:: MATERIAL FOR THIS EXERCISE

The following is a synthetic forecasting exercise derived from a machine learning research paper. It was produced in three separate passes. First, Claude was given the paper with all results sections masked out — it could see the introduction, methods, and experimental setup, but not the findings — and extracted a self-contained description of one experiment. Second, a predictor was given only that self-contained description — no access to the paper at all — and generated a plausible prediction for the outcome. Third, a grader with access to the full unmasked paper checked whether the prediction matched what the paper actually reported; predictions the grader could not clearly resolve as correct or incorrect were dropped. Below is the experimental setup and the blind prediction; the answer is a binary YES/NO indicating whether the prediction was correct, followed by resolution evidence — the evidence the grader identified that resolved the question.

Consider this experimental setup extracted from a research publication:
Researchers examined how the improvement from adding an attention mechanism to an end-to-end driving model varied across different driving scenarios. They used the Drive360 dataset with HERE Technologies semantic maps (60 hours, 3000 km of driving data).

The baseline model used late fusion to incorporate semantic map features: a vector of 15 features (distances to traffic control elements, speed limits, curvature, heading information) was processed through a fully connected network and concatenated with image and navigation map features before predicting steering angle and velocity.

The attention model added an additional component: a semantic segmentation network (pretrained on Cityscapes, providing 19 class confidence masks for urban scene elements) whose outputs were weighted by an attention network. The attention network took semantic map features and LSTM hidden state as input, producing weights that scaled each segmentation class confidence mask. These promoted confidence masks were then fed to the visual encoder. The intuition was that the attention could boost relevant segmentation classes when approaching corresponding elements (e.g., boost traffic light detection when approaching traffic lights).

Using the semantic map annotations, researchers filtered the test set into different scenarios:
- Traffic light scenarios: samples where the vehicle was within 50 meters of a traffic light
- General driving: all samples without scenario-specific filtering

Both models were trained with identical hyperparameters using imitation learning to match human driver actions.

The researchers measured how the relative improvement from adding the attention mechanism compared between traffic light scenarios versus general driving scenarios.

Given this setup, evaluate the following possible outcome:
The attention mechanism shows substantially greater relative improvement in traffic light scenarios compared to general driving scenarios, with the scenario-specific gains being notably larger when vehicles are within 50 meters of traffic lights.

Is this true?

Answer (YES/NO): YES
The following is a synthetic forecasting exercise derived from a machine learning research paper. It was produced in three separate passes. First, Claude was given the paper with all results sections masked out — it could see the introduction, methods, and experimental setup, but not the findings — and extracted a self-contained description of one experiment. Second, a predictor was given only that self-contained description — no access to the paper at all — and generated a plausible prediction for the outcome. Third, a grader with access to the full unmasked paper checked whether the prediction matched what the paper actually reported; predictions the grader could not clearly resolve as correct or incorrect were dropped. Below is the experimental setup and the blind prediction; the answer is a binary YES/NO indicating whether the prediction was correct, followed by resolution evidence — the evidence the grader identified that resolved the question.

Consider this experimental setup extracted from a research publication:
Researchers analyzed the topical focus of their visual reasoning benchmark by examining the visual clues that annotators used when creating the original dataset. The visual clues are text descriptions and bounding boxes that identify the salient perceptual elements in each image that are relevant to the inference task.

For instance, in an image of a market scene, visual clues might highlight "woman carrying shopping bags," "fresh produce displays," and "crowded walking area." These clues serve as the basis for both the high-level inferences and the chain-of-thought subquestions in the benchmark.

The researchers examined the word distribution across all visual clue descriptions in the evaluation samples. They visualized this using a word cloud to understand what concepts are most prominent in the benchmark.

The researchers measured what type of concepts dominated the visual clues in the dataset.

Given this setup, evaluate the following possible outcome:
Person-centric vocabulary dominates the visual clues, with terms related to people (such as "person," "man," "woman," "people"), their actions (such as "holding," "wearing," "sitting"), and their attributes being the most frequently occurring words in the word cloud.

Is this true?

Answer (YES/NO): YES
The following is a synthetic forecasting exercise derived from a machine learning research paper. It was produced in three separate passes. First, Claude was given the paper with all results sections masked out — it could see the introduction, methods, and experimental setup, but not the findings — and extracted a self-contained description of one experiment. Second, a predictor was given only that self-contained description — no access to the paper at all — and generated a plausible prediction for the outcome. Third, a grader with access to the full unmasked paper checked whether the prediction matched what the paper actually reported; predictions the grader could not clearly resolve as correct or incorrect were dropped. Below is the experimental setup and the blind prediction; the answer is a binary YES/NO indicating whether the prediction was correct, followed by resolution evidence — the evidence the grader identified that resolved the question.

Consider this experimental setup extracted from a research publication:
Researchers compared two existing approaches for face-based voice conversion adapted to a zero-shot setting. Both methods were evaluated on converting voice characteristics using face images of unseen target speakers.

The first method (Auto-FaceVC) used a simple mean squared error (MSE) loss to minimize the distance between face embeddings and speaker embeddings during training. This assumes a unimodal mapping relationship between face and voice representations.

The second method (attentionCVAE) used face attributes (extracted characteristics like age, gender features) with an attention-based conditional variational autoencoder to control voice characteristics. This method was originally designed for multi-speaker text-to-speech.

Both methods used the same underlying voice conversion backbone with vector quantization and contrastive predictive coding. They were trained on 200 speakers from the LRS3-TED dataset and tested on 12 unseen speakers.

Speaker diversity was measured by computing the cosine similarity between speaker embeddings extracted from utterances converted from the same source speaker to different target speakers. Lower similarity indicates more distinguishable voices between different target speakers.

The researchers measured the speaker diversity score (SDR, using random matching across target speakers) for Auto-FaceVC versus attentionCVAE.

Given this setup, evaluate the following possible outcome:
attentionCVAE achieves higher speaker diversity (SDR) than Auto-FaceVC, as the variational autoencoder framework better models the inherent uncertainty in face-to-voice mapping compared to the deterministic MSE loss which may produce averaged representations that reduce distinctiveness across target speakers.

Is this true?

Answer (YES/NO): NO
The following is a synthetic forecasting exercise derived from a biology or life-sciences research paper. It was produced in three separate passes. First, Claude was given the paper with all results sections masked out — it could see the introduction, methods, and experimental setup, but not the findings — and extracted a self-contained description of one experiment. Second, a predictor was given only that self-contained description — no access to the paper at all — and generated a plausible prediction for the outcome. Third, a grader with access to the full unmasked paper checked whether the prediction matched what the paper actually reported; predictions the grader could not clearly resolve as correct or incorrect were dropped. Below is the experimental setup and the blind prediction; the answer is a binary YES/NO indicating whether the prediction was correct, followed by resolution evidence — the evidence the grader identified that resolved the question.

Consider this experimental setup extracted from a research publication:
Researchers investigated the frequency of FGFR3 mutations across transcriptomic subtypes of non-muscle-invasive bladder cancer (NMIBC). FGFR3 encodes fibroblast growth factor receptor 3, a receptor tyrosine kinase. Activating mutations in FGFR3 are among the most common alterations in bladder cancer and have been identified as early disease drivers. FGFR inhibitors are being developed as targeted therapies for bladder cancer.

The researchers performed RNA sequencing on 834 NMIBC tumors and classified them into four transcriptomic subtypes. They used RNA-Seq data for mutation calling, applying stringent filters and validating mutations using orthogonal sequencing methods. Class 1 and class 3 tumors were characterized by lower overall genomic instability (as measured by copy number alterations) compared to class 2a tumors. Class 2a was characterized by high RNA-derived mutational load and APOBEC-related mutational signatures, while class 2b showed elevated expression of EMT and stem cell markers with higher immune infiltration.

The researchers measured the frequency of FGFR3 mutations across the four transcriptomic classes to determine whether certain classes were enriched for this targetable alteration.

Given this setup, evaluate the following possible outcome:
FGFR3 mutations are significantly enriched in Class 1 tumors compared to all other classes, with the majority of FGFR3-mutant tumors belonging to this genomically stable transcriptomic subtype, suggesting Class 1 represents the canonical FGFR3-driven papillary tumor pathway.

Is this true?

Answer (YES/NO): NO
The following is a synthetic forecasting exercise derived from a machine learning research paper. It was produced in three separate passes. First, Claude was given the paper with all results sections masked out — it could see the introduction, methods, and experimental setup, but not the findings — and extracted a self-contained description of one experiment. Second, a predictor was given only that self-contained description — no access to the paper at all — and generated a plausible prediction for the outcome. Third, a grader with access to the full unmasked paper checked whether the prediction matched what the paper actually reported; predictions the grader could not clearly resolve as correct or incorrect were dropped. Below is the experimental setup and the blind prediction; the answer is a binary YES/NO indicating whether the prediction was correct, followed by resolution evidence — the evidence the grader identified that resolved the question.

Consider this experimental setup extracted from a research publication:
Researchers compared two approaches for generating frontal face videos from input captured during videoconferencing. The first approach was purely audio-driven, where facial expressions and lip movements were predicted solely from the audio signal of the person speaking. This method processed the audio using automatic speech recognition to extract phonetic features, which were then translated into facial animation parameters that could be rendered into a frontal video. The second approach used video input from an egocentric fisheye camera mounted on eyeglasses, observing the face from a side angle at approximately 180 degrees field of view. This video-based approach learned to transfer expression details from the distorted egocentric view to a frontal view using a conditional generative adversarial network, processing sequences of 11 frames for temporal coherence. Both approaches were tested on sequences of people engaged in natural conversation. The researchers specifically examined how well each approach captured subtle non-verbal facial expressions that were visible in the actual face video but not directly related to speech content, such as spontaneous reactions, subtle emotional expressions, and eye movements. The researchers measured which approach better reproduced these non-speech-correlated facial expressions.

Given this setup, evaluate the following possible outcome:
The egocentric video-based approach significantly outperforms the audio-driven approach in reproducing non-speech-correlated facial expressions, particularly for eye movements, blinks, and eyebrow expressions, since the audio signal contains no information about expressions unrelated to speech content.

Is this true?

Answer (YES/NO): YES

::::

- _TO DO_
Working from the listing above, pick out every line that has "based" and copy it.

- _YOUR RESPONSE_
Researchers compared two existing approaches for face-based voice conversion adapted to a zero-shot setting. Both methods were evaluated on converting voice characteristics using face images of unseen target speakers.
The second method (attentionCVAE) used face attributes (extracted characteristics like age, gender features) with an attention-based conditional variational autoencoder to control voice characteristics. This method was originally designed for multi-speaker text-to-speech.
Researchers compared two approaches for generating frontal face videos from input captured during videoconferencing. The first approach was purely audio-driven, where facial expressions and lip movements were predicted solely from the audio signal of the person speaking. This method processed the audio using automatic speech recognition to extract phonetic features, which were then translated into facial animation parameters that could be rendered into a frontal video. The second approach used video input from an egocentric fisheye camera mounted on eyeglasses, observing the face from a side angle at approximately 180 degrees field of view. This video-based approach learned to transfer expression details from the distorted egocentric view to a frontal view using a conditional generative adversarial network, processing sequences of 11 frames for temporal coherence. Both approaches were tested on sequences of people engaged in natural conversation. The researchers specifically examined how well each approach captured subtle non-verbal facial expressions that were visible in the actual face video but not directly related to speech content, such as spontaneous reactions, subtle emotional expressions, and eye movements. The researchers measured which approach better reproduced these non-speech-correlated facial expressions.
The egocentric video-based approach significantly outperforms the audio-driven approach in reproducing non-speech-correlated facial expressions, particularly for eye movements, blinks, and eyebrow expressions, since the audio signal contains no information about expressions unrelated to speech content.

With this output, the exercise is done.